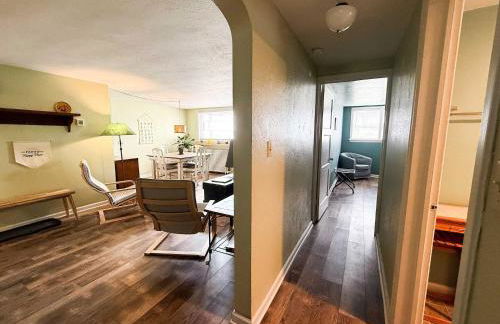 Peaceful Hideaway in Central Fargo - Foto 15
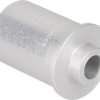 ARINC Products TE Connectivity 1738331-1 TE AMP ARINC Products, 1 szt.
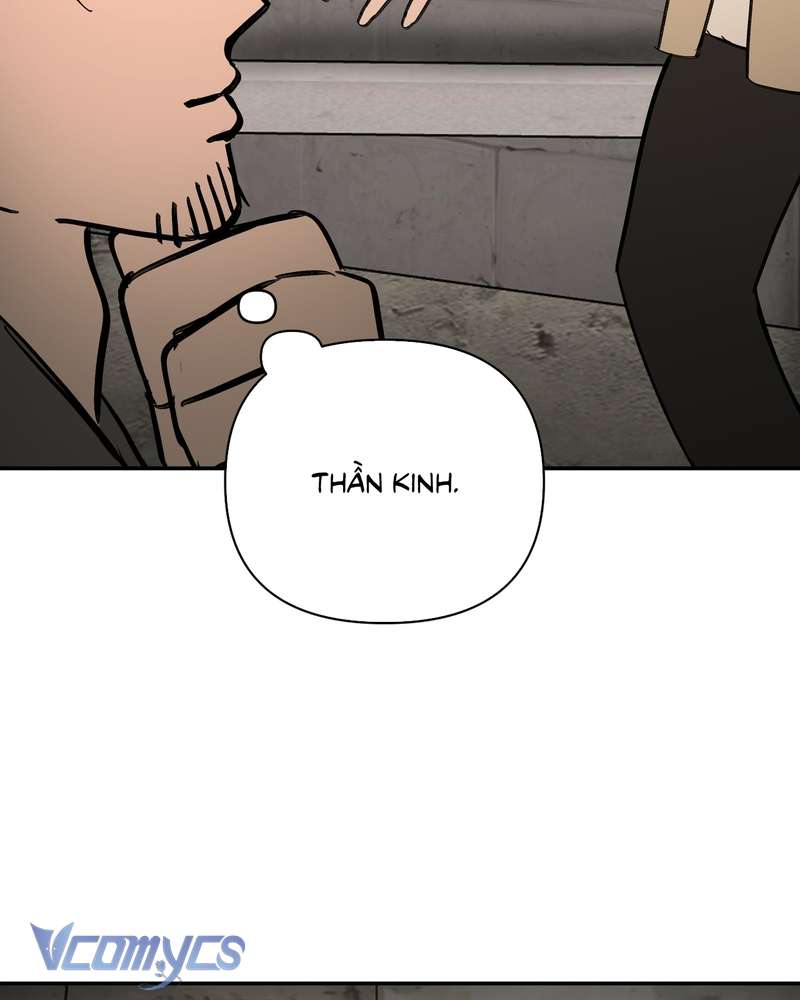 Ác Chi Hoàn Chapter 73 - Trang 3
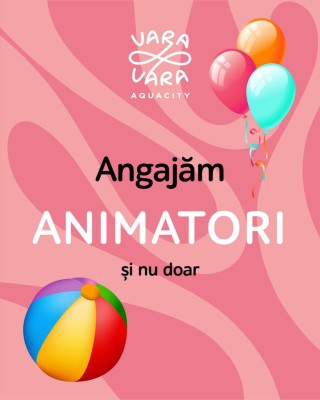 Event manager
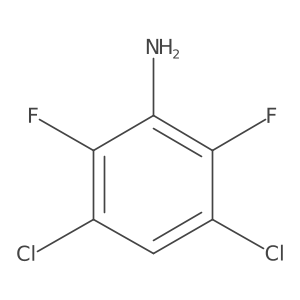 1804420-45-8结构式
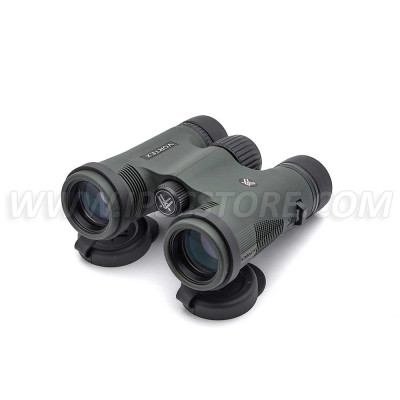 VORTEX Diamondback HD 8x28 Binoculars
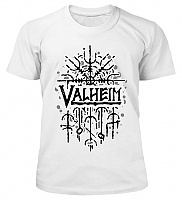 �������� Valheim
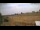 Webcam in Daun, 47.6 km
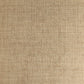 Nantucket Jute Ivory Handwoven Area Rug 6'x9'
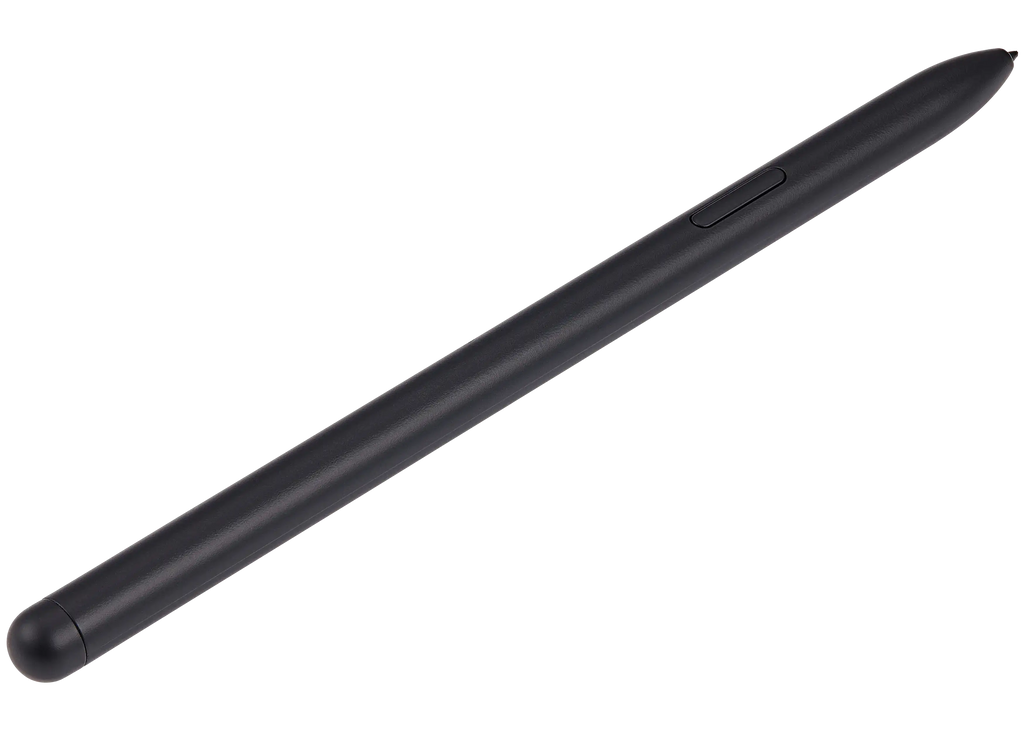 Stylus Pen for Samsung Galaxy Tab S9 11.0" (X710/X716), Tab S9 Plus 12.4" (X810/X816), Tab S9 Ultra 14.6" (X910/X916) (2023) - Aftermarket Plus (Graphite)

▬▬▬▬▬▬▬▬▬▬

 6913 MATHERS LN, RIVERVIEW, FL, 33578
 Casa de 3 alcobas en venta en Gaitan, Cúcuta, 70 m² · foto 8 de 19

▬▬▬▬▬▬▬▬▬▬

## What the task asks
Transcribe only the lines above that start at the line containing "Event manager" and end at the line containing "Stylus Pen for". Omit pictures.

## Response area
 Event manager
 1804420-45-8结构式
 VORTEX Diamondback HD 8x28 Binoculars
 �������� Valheim
 Webcam in Daun, 47.6 km
 Nantucket Jute Ivory Handwoven Area Rug 6'x9'
 Stylus Pen for Samsung Galaxy Tab S9 11.0" (X710/X716), Tab S9 Plus 12.4" (X810/X816), Tab S9 Ultra 14.6" (X910/X916) (2023) - Aftermarket Plus (Graphite)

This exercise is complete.